[Start of Excerpt to read]
There was a construction boom in New Zealand between 2001 and 2008. The main finding of this paper is that the construction industry[1] found a great many additional workers to meet the rapidly rising demand without very large increases in labour costs.

Menaka Saravanaperumal in Labour Market Adjustment in the Construction Industry 2001–2006, (Statistics New Zealand, 2008) wrote on construction labour market adjustment using the Linked Employer-Employee Dataset (LEED)[2]. Updating these results to the year to March 2009, the latest available data, the key findings are:

  • There was a 54% increase in employment in the construction industry between 2001 and 2008, from 125,000 in 2001 to 194,000 in 2008, followed by a 3.5% fall in the year to March 2009. This was compared with a 23% increase in employment across all industries between 2001 and 2008.
  • The majority of inflows into the construction industry came from alternative industries, with about six of every 10 new construction workers having worked in another industry in the previous year. Most of the rest were recruited from outside of the labour force rather than from being on a benefit.
  • Turnover rates within the construction industry were not unusually high and tended to fall between 2001 and 2009.
  • Pay increases in construction from 2001 to 2009 were only marginally higher than those across all industries across a number of wage growth measures.

The Labour Cost Index (LCI), which adjusts for human capital and hours of work supplied, shows that wages in construction increased by 3.0% per year over this period compared with 2.8% for all industries. In what was a strong economy of the mid-2000s, the construction industry recruited many more workers without a relatively large increase in real labour costs.

Labour demand in the construction industry

As the economy slowed in recent years, employment in the construction industry fell after the surge in the mid-2000s (see Figure 1). Employment increased from 125,000 in the year to March 2001 to quickly peak at 194,000 in the year to March 2008, only to slowly taper to 187,000 in March 2009. The construction industry was able to draw in these many new workers in a short time without having to raise wages by a large amount relative to other industries. There was a 78% increase in the value of building consents between 2002 and 2008, which then fell by 14% between 2008 and 2009 (see Figure 2).

Figure 1: Employment in the construction industry (ANSIC06), 2001-2009

Figure 1: Employment in the construction industry (ANSIC06), 2001-2009.

Source: Statistics New Zealand, Building Consents. March years.

Data table for Figure 1

Figure 2: Value of building consents issued, total building and construction, 1991-2009

Figure 2: Value of building consents issued, total building and construction, 1991-2009.

Source: Statistics New Zealand, Building Consents. March years

Data table for Figure 2

Inflows to construction

The number of workers flowing into and out of a labour market each year and over the business cycle is an indicator of its ability to cope with rapid changes in demand in the future. For example, increases in the labour supply in some rapidly expanding labour markets can be slow because there can be substantial initial specialised education and training requirements for new recruits. Other industries can find additional workers faster because there are pools of suitably qualified recruits with more transferable general and occupational skills who are currently either working in other industries or are out of the labour force.
[End of Excerpt to read]
Description of the task: Write out everything from "As the economy" down to "(see Figure 2)." in the passage on New Zealand's construction boom, word for word. The listing comes from a separate source unrelated to the passage on New Zealand's construction boom.
[Start of Dataset content]
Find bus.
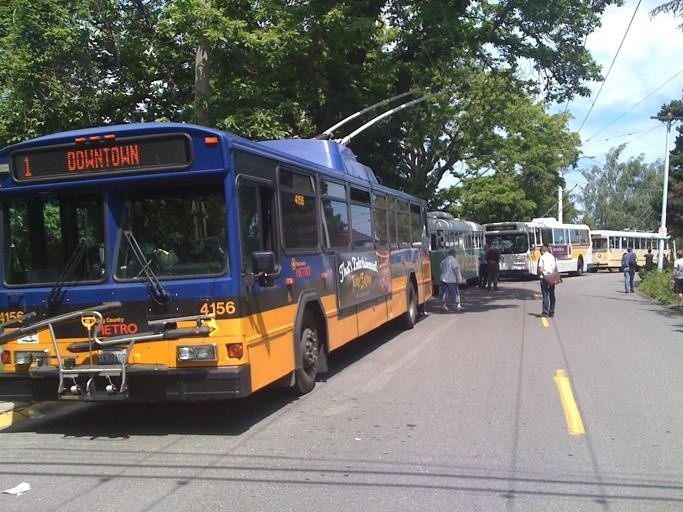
[End of Dataset content]
Completed task:
As the economy slowed in recent years, employment in the construction industry fell after the surge in the mid-2000s (see Figure 1). Employment increased from 125,000 in the year to March 2001 to quickly peak at 194,000 in the year to March 2008, only to slowly taper to 187,000 in March 2009. The construction industry was able to draw in these many new workers in a short time without having to raise wages by a large amount relative to other industries. There was a 78% increase in the value of building consents between 2002 and 2008, which then fell by 14% between 2008 and 2009 (see Figure 2).